**Extract provided:**
Re: [PATCH v6 5/6] cgroup/cpuset: Update description of cpuset.cpus.partition in cgroup-v2.rst

From: Tejun Heo
Date: Tue Aug 24 2021 - 15:04:38 EST


Hello,

On Tue, Aug 24, 2021 at 01:35:33AM -0400, Waiman Long wrote:
> Sorry for the late reply as I was on vacation last week.

No worries. Hope you enjoyed the vacation. :)

> > All the above ultimately says is that "a new task cannot be moved to a
> > partition root with no effective cpu", but I don't understand why this would
> > be a separate rule. Shouldn't the partition just stop being a partition when
> > it doesn't have any exclusive cpu? What's the benefit of having multiple its
> > own failure mode?
>
> A partition with 0 cpu can be considered as a special partition type for
> spawning child partitions. This can be temporary as the cpus will be given
> back when a child partition is destroyed.

But it can also happen by cpus going offline while the partition is
populated, right? Am I correct in thinking that a partition without cpu is
valid if its subtree contains cpus and invalid otherwise? If that's the
case, it looks like the rules can be made significantly simpler. The parent
cgroups never have processes anyway, so a partition is valid if its subtree
contains cpus, invalid otherwise.

> > So, I think this definitely is a step in the right direction but still seems
> > to be neither here or there. Before, we pretended that we could police the
> > input when we couldn't. Now, we're changing the interface so that it
> > includes configuration failures as an integral part; however, we're still
> > policing some particular inputs while letting other inputs pass through and
> > trigger failures and why one is handled one way while the other differently
> > seems rather arbitrary.

**Supplied entries:**
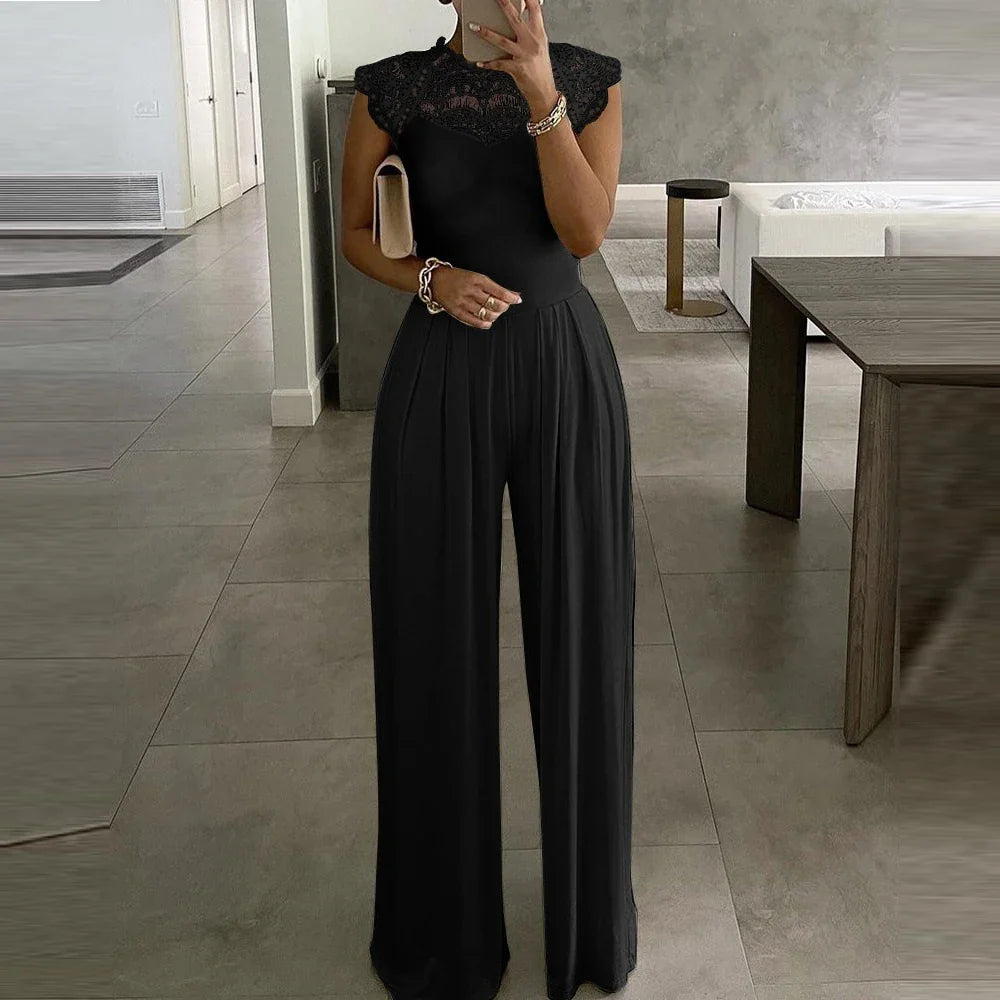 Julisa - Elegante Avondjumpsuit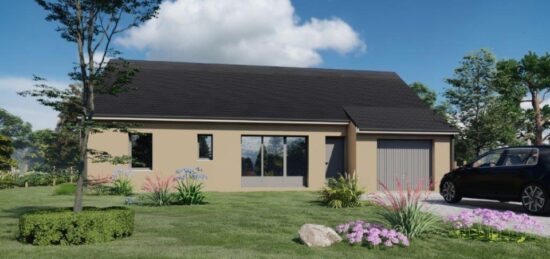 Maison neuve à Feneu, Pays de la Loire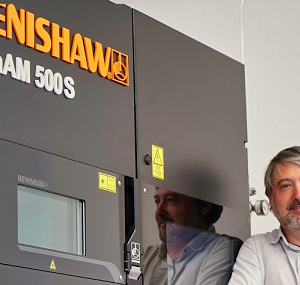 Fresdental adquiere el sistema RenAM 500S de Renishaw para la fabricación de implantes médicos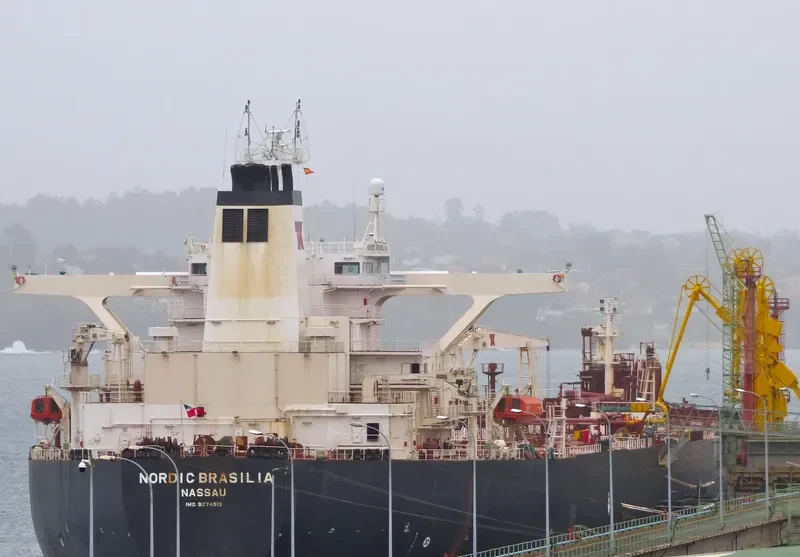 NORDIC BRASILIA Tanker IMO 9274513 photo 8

...

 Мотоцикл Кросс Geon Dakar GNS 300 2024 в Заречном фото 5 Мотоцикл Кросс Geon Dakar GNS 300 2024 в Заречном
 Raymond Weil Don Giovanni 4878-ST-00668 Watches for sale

**Tasks to perform:**
1. List the three identifiers in the subject line of the mailing-list reply: the subsystem path, the interface file, and the documentation file.
2. In the mailing-list reply, rewrite the passage from "From: Tejun Heo" up to and including "the vacation. :)", changing every "vacation" to "conference".

**Outputs in order:**
1.
cgroup/cpuset
cpuset.cpus.partition
cgroup-v2.rst

2.
From: Tejun Heo
Date: Tue Aug 24 2021 - 15:04:38 EST


Hello,

On Tue, Aug 24, 2021 at 01:35:33AM -0400, Waiman Long wrote:
> Sorry for the late reply as I was on conference last week.

No worries. Hope you enjoyed the conference. :)